Respect is not given. Respect is not automatic. Respect is earned. We respect the military officer because we recognize that he is doing a necessary and inherently dangerous job, for non-monetary reasons, and after some fairly difficult training. Not everyone gets to be an Air Force pilot. And they do what they do not just for themselves, but also for the rest of us. They adhere to a code of conduct that requires the highest level of self-sacrifice imaginable.
We respect doctors because of their arduous training and lengthy apprenticeship. Not everyone gets to be a doctor. The Hippocratic Oath is the most famous professional code of conduct in the world. If you look at a doctor's earnings over their lifetime, it's obvious that they did not get into just for the money.
The priest doesn't have an especially difficult or challenging job. It is almost never dangerous. And it appears that very little is required of them in the way of behaviour. The hours require one to work on Sundays, but the rest of the week can be as full or empty as desired. There isn't a lot of money in the priest business, but there isn't much demanded by way of training either. To be blunt, seminary isn't especially hard. That some people find it difficult speaks more to the intellectual qualities of those that get sent there rather than to the inherent challenge of the materials to be learned (I'm not calling the clergy of today stupid, just mediocre).

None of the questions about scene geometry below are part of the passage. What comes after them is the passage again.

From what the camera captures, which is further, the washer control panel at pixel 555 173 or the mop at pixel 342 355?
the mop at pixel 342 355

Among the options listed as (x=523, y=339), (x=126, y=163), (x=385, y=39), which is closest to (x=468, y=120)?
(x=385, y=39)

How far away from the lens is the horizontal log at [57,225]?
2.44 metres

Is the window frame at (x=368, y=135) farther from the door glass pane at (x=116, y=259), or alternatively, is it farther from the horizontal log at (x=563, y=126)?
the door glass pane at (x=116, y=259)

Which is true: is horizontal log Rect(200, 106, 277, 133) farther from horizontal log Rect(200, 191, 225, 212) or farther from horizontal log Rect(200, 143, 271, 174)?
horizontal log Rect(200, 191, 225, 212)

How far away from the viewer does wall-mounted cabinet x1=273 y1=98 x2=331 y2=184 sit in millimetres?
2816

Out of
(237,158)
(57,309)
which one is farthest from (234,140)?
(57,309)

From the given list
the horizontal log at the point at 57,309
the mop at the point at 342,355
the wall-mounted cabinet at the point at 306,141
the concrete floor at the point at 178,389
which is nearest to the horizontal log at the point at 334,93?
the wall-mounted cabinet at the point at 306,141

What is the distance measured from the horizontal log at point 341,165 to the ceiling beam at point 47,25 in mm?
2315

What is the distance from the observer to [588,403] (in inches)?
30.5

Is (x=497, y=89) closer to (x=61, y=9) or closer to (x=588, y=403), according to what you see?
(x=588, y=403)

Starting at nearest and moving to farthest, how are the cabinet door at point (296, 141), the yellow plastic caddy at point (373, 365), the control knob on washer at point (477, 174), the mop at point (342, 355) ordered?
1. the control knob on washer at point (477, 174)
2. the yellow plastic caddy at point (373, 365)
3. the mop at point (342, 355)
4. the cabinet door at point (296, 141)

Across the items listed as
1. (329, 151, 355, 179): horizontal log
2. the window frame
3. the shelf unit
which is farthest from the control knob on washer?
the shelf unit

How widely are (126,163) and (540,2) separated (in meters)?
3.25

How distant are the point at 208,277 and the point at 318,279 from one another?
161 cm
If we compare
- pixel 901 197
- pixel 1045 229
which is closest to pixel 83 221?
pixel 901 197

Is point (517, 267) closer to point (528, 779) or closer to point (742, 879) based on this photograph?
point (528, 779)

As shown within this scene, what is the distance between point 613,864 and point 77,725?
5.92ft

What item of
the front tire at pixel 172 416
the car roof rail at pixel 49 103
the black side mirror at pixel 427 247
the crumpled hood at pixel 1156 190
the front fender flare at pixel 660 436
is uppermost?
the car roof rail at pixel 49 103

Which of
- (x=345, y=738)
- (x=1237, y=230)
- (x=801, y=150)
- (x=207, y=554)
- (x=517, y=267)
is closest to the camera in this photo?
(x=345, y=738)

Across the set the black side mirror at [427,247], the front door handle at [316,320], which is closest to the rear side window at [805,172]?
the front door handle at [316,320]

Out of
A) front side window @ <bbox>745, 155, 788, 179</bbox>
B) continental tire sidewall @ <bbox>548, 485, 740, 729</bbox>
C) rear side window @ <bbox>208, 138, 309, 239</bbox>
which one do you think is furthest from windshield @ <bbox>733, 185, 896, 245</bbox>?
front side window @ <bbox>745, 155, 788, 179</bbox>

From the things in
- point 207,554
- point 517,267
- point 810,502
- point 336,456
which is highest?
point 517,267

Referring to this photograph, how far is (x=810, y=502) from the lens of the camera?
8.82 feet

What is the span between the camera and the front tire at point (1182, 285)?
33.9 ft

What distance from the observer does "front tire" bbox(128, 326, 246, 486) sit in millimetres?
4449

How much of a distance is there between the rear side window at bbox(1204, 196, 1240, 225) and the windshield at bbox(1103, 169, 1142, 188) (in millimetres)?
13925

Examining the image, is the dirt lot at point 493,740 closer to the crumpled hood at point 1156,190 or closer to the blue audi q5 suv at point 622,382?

Priests are trained in some counseling skills, a little theological history, some Greek or possibly Hebrew and a lot of nonsense. It takes three years to do the coursework. There's also some work experience required in the form of a one year diaconate. None of this is especially hard. I noticed this back when I was in college. The African students at Sewanee were head and shoulders above their classmates at the seminary. The run of the mill seminary student didn't know himself and did not know how to think. Critical thinking is not taught at seminary, which is shocking given that contemporary theology is supposed to be based upon a re-appraisal of the basic Church beliefs.
I've had my opinion of the low level of intellectual quality of contemporary Episcopal thought since college. But I've refrained from articulating it because I'm aware, well aware of the snobbishness that philosophers feel towards theologians. There's not a philosopher alive that doesn't believe that his peers in the religion department may be nice people, but they aren't terribly swift. My readings of Roman Catholic and Jewish theologians have shown me that in their case, that isn't true. But Episcopal theology bears out the stereotype. Our clergy isn't terribly bright.
Which brings me back to professionals again. Every other occupation that claims to be a profession requires intelligence. College professors are famously brainy as a rule. Doctors are as well. CPA's and attorneys are. But priests aren't. We select them on the basis of personality, not intelligence. And not on their ability to think.
I know what the problem is, I just wish I knew what the solution is as well. I can't go to a church or belong to a Church where the priests aren't worthy of respect. Currently the priests are demanding respect be given automatically because of their job and they aren't willing, as a rule, to earn it. Because of that, absent a sea change, I don't see the Episcopal Church reviving.